The house describes Bucher, who died in 1993, as a visionary who was ahead of her time. In her work, Bucher deals with topics that have universal validity: the power gap between the sexes, liberation from social constraints and the attempt to shake off one’s own past and reinvent oneself into old age.
Bodies, spaces, shells
Around 100 works illustrate Heidi Bucher’s artistic development and her recurring themes and motifs. In the early 1970s, Bucher moved to America, where she came into contact with American-style feminist art.
The genderless, wearable body sculptures “Bodyshells” were created. With the predecessors of the “Bodyshells”, which she created in collaboration with Carl Bucher, Heidi Bucher even made it onto the cover of the first German-language edition of Harper’s Bazaar, effortlessly crossing the gap between art, fashion and pop culture.
Her main work included the so-called “latex skins”. Bucher fixed gauze to the walls and coated them with liquid latex, which she then removed with great physical effort.

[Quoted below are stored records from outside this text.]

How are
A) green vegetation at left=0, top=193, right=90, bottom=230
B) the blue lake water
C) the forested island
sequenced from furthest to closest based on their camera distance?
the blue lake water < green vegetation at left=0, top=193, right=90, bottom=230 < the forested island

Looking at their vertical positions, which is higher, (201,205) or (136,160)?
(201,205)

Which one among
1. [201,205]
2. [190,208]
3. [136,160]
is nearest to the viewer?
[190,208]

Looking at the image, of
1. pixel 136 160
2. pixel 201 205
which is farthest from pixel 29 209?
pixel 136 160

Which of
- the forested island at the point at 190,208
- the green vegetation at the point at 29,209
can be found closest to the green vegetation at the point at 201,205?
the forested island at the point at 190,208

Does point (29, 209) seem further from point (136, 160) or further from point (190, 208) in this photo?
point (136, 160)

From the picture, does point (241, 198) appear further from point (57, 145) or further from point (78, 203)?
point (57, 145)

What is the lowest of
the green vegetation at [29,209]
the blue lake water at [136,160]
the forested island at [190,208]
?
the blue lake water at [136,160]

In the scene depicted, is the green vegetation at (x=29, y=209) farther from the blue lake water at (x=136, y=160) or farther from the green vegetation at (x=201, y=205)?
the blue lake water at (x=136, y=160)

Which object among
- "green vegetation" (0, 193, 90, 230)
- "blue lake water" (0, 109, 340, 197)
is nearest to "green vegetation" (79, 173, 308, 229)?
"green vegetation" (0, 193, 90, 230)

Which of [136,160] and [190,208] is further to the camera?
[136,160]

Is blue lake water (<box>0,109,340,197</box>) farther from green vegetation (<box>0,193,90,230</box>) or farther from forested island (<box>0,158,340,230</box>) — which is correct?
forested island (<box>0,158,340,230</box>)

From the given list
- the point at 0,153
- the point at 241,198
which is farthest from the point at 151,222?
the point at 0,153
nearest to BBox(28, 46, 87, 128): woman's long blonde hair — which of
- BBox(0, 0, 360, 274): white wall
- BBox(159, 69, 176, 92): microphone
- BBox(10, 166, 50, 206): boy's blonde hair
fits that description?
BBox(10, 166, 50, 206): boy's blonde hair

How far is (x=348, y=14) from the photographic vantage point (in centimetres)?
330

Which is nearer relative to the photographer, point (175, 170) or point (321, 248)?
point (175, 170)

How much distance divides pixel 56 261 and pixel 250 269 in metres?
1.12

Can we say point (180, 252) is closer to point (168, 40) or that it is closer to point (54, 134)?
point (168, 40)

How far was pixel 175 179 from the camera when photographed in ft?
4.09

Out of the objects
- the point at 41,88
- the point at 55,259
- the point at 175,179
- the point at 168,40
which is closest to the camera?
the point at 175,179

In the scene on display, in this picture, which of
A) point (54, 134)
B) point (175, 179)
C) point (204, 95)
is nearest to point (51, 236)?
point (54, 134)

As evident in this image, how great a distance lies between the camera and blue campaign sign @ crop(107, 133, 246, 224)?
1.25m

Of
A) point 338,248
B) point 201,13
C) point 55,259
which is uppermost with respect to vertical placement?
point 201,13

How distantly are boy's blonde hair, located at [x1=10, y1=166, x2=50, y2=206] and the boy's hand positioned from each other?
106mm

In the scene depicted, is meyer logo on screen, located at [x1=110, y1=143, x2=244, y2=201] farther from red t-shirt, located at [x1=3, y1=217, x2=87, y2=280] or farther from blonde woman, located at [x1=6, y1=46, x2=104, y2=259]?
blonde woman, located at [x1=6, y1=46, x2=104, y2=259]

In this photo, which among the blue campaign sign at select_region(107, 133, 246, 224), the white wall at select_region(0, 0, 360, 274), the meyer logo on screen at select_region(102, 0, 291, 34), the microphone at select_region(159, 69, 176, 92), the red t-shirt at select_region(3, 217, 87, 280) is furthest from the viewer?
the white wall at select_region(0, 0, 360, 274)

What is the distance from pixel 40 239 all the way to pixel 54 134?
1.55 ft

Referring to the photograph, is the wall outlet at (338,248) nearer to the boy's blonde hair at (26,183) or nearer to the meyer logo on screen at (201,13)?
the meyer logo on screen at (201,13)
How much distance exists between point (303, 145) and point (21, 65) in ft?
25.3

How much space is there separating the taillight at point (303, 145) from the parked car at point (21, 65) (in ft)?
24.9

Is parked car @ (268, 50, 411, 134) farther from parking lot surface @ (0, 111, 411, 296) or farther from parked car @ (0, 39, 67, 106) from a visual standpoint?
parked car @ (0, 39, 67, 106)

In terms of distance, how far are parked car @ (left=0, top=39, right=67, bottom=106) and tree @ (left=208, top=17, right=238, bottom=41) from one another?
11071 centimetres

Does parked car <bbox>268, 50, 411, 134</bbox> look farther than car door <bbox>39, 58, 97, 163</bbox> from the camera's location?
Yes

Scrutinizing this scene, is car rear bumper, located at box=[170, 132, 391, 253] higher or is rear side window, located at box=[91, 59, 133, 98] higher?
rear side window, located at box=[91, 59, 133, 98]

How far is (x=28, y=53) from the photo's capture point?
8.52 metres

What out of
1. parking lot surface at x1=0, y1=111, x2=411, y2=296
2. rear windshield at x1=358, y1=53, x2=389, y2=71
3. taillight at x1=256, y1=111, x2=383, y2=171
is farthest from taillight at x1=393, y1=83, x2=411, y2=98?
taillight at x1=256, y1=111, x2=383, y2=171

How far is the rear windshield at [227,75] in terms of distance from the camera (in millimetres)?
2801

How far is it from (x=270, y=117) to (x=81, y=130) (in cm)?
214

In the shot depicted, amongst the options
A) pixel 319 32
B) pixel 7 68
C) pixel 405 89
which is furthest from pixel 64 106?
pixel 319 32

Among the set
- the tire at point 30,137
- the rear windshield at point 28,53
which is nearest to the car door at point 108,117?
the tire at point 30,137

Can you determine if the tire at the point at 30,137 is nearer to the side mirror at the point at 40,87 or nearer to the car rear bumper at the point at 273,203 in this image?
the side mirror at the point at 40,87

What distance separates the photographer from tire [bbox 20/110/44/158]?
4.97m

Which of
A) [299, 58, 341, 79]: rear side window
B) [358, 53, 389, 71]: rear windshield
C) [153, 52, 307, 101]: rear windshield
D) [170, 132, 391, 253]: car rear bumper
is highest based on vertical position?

The sites of the “sloughing” often had private and public significance at the same time. In her parents’ house, for example, she skinned the study, which had previously been reserved mainly for male family members, and thus symbolically replaced the patriarchal family structure.

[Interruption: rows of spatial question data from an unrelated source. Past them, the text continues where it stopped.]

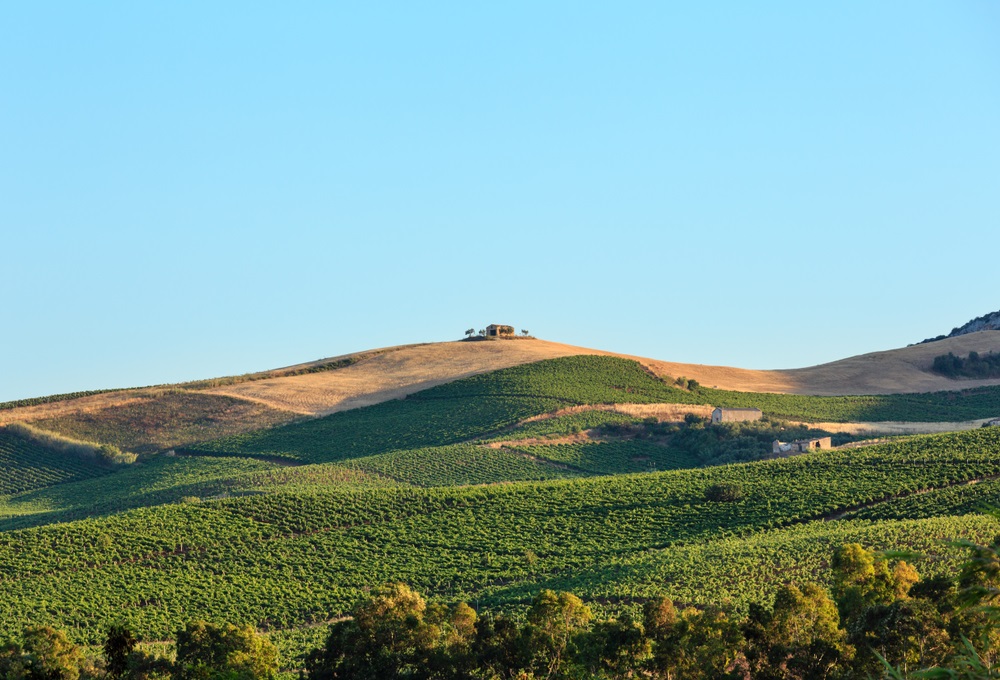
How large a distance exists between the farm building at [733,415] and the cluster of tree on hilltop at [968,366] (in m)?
34.2

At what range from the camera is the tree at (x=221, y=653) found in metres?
47.8

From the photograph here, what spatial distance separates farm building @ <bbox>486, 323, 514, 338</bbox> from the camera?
172 m

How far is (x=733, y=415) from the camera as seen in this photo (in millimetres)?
123500

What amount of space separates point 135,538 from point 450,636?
37009 millimetres

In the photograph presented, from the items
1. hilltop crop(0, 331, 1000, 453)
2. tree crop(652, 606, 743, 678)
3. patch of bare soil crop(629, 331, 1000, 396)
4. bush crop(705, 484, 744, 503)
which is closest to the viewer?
tree crop(652, 606, 743, 678)

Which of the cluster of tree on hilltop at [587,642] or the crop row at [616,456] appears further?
the crop row at [616,456]

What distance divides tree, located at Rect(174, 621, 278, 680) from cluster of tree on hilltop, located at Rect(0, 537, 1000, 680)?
4cm

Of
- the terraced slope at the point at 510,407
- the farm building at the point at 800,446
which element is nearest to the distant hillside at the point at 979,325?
the terraced slope at the point at 510,407

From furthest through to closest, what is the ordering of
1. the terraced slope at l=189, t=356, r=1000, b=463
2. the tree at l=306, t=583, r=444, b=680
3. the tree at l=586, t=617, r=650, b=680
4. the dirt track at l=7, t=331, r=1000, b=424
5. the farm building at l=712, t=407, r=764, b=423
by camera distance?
the dirt track at l=7, t=331, r=1000, b=424 < the farm building at l=712, t=407, r=764, b=423 < the terraced slope at l=189, t=356, r=1000, b=463 < the tree at l=306, t=583, r=444, b=680 < the tree at l=586, t=617, r=650, b=680

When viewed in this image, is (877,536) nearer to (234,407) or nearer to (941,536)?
(941,536)

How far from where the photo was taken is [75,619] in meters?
66.2

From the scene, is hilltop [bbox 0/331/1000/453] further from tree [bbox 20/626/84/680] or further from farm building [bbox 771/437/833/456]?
tree [bbox 20/626/84/680]

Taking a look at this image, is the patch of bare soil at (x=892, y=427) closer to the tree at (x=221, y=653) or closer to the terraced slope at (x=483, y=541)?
the terraced slope at (x=483, y=541)

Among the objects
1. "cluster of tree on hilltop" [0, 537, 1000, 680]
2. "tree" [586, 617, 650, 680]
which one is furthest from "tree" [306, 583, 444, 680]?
"tree" [586, 617, 650, 680]
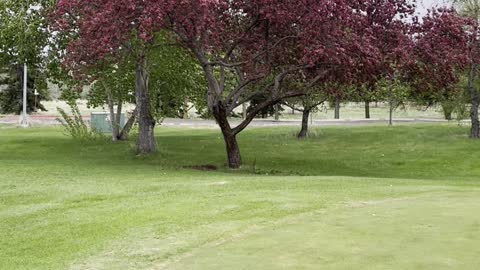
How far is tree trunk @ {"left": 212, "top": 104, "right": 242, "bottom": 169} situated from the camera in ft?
69.4

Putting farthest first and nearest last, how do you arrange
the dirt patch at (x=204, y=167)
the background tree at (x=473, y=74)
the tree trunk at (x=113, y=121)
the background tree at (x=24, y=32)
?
the tree trunk at (x=113, y=121) → the background tree at (x=473, y=74) → the background tree at (x=24, y=32) → the dirt patch at (x=204, y=167)

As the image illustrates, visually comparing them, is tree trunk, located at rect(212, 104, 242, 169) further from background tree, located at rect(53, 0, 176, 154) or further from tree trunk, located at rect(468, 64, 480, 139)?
tree trunk, located at rect(468, 64, 480, 139)

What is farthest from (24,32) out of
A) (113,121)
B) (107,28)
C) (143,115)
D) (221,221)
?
(221,221)

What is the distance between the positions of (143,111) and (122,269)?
19.4m

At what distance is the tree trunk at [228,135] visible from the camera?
69.4ft

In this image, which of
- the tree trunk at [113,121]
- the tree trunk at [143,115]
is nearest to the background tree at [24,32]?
the tree trunk at [143,115]

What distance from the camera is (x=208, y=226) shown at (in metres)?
9.45

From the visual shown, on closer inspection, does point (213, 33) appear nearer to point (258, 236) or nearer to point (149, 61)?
point (149, 61)

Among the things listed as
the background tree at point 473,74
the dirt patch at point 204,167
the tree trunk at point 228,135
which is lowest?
the dirt patch at point 204,167

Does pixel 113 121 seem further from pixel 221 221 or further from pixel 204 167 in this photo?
pixel 221 221

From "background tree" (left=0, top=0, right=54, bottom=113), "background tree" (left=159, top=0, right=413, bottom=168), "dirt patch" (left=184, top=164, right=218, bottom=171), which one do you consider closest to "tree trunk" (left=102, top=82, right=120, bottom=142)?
"background tree" (left=0, top=0, right=54, bottom=113)

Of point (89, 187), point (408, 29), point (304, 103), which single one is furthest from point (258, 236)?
point (304, 103)

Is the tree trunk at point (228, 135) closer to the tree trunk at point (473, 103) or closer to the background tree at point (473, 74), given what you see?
the background tree at point (473, 74)

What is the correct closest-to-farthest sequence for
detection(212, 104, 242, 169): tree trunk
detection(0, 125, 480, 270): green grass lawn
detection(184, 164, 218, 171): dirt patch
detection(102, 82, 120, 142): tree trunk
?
1. detection(0, 125, 480, 270): green grass lawn
2. detection(212, 104, 242, 169): tree trunk
3. detection(184, 164, 218, 171): dirt patch
4. detection(102, 82, 120, 142): tree trunk
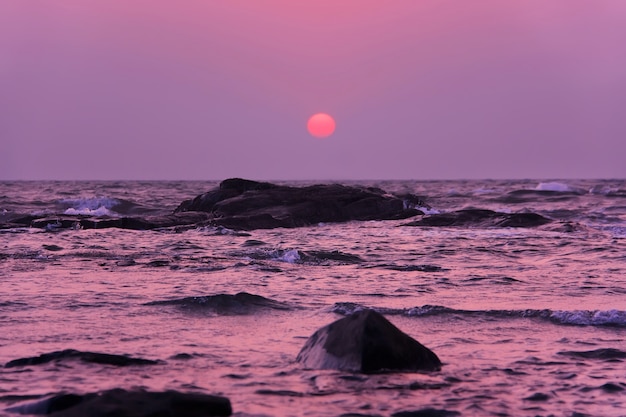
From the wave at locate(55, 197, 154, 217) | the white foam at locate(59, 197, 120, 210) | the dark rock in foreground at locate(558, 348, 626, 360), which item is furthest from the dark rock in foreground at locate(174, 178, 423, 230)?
the dark rock in foreground at locate(558, 348, 626, 360)

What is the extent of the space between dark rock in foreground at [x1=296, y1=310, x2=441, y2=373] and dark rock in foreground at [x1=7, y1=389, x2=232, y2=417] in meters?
1.29

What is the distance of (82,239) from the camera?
691 inches

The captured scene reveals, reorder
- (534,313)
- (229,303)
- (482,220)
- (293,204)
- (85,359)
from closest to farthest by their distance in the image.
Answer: (85,359)
(534,313)
(229,303)
(482,220)
(293,204)

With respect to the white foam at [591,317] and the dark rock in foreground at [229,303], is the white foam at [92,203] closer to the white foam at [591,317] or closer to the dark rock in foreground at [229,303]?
the dark rock in foreground at [229,303]

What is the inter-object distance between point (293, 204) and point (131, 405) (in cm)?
2125

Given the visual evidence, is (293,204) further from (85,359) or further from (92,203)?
(85,359)

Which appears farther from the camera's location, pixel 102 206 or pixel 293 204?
pixel 102 206

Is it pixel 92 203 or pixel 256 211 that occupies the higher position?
pixel 256 211

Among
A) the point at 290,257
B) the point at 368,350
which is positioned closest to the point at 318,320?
the point at 368,350

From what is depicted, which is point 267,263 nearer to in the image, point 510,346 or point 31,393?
point 510,346

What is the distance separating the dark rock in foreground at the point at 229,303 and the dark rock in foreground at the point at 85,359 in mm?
2488

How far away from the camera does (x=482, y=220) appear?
2327 centimetres

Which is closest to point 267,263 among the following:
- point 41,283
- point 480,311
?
point 41,283

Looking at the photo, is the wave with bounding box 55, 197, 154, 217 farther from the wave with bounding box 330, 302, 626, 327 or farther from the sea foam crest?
the wave with bounding box 330, 302, 626, 327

Beginnings in textile and fashion design
Like many artists of her time, Heidi Bucher did not initially turn to the fine arts at the beginning of her career, but to the applied arts. She studied fashion and textile design with Johannes Itten, Max Bill and Elsi Giauque in Zurich, where she created works on paper and experimented with silk and tulle. Bucher’s late work was created in Lanzarote, among other places.
Works by Bucher can be found in renowned houses such as the Museum of Modern Art in New York or the Center Pompidou in Paris. The Bucher retrospective at the Kunstmuseum Bern opens its doors on April 8th and lasts until August 7th, 2022.